COMPARATIVE STUDY
JOURNAL ARTICLE

A telomerase-dependent conditionally replicating adenovirus for selective treatment of cancer

Thomas Wirth, Lars Zender, Bernd Schulte, Bettina Mundt, Ruben Plentz, Karl Lenhard Rudolph, Michael Manns, Stefan Kubicka, Florian Kühnel
Cancer Research 2003 June 15, 63 (12): 3181-8
12810646
The catalytic component of human telomerase reverse transcriptase (hTERT) is not expressed in most primary somatic human cells, whereas the majority of cancer cells reactivate telomerase by transcriptional up-regulation of hTERT. Several studies demonstrated that the hTERT promoter can be used to restrict gene expression of E1-deleted replication defective adenoviral vectors to telomerase-positive cancer cells. In this study, a conditionally replicating adenovirus (hTERT-Ad) expressing E1A genes under control of a 255-bp hTERT-promoter was constructed. Additionally, an internal ribosomal entry site-enhanced green fluorescent protein cassette was inserted downstream of the E1B locus to monitor viral replication in vivo. Adenoviral replication of hTERT-Ad and enhancement of enhanced green fluorescent protein expression could be observed in all investigated telomerase-positive tumor cell lines.
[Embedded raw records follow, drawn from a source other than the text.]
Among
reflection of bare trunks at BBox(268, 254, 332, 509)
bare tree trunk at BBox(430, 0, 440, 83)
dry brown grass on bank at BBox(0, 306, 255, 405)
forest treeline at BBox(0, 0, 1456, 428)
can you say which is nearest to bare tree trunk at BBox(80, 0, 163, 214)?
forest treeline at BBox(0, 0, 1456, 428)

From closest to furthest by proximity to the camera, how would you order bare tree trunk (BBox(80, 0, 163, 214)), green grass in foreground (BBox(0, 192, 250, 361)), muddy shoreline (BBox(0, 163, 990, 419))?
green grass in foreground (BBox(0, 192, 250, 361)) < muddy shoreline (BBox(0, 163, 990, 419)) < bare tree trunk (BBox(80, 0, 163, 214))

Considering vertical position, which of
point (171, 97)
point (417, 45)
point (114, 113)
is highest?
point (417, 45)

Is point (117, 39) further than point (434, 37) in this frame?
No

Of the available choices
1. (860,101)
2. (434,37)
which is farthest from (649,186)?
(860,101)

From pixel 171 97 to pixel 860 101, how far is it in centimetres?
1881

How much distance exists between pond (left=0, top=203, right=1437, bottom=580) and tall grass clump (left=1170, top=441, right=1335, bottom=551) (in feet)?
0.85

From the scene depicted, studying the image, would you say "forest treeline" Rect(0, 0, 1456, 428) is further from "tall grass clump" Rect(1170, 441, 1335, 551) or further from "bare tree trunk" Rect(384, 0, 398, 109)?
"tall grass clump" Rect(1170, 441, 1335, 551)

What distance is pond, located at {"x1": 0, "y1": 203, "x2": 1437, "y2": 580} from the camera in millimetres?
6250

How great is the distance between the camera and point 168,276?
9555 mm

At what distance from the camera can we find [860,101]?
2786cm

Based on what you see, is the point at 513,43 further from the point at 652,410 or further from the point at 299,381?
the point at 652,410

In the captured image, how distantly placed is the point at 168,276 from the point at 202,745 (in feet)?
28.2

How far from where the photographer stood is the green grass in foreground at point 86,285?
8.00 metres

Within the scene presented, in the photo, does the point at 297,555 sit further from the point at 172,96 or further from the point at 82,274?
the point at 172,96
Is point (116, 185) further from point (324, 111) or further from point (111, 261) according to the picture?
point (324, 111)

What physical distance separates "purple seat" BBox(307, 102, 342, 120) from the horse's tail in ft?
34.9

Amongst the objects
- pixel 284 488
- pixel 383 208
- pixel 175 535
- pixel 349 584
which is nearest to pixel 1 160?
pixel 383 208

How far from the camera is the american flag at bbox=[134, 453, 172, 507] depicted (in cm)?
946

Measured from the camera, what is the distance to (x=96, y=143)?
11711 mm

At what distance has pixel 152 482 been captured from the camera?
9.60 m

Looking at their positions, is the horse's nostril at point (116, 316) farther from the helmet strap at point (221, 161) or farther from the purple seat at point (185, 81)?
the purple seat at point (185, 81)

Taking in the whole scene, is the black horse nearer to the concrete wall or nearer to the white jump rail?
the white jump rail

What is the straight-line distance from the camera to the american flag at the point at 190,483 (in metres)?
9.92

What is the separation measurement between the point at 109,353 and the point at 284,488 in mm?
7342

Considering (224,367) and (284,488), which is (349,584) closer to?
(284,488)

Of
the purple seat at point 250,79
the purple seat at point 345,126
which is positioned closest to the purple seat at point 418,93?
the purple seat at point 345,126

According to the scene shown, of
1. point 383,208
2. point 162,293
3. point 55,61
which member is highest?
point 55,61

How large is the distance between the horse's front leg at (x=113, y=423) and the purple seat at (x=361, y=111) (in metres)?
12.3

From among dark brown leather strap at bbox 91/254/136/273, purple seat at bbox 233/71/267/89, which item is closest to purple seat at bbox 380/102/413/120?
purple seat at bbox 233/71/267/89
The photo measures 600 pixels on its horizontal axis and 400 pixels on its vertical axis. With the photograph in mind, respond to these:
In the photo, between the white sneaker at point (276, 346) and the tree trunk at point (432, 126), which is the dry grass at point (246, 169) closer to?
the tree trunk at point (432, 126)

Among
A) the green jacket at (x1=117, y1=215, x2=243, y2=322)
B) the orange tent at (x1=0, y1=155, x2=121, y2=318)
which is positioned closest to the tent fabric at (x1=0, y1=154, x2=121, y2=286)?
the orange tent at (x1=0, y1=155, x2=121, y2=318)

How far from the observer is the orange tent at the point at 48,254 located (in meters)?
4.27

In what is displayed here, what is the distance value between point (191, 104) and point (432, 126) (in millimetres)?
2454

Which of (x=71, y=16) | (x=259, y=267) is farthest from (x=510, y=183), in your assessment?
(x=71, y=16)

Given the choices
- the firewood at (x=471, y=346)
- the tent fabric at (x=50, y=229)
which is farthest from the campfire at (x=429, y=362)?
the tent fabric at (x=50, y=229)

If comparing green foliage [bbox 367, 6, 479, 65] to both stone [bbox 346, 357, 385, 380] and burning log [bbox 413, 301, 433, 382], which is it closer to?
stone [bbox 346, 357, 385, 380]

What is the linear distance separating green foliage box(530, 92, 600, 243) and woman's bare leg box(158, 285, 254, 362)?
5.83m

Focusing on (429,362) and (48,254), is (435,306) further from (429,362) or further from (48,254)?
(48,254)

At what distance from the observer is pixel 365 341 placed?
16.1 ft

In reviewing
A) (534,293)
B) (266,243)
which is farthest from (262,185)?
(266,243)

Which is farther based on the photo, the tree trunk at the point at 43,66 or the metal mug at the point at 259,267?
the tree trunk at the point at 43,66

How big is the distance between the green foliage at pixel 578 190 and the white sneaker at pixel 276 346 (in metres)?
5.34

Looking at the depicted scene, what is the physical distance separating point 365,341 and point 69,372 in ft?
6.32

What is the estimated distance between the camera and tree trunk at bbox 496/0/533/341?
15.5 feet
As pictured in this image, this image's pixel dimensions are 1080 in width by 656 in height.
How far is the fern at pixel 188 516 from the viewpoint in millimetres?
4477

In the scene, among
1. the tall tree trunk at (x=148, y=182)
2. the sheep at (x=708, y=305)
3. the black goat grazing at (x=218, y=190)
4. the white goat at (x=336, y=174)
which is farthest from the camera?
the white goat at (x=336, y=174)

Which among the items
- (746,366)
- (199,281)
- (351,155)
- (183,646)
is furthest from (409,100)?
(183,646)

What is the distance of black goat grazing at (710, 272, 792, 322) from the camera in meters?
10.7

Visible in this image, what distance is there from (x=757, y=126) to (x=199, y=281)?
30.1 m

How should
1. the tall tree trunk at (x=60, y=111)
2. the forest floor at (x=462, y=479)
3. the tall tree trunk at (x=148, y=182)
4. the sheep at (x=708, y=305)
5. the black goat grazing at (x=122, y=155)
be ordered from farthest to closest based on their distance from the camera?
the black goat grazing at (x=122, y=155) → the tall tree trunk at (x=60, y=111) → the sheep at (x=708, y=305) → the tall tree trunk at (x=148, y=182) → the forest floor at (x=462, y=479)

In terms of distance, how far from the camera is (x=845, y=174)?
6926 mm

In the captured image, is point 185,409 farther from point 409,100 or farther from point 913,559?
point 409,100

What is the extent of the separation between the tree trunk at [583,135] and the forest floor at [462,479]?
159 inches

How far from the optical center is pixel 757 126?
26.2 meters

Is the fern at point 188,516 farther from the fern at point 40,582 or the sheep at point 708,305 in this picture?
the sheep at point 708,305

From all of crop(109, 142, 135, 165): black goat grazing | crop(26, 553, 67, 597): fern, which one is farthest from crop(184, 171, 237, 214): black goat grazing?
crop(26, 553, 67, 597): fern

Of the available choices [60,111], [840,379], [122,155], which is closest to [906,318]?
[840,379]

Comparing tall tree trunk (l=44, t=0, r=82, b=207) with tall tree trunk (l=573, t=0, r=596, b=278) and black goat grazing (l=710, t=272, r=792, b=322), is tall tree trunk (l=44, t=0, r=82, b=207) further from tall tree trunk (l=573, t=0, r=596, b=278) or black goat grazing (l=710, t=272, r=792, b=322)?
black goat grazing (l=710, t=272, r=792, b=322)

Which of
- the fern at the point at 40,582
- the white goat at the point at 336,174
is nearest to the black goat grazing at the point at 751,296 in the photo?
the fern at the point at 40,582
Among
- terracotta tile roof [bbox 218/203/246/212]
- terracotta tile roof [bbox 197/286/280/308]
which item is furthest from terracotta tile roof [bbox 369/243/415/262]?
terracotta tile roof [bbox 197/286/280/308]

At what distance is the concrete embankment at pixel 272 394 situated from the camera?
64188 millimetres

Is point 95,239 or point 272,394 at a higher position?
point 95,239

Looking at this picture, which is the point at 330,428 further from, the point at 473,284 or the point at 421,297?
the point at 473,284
In contrast, hTERT-Ad infection of telomerase-negative primary human hepatocytes did not result in significant replication. The capability of hTERT-Ad to induce cytopathic effects in tumor cells was comparable with that of adenovirus wild type and significantly higher compared with ONYX-015, regardless of the p53 status of the tumor cells. Single application of low-dose hTERT-Ad to tumor xenografts led to significant inhibition of tumor growth, confirming the potential therapeutic value of conditionally replicative adenoviral vectors. These in vivo experiments also revealed that hTERT-Ad-mediated oncolysis was more efficient than ONYX-015 treatment. These results demonstrate that expression of E1A under transcriptional control of the hTERT promoter is sufficient for effective telomerase-dependent adenovirus replication as a promising perspective for the treatment of the majority of epithelial tumors.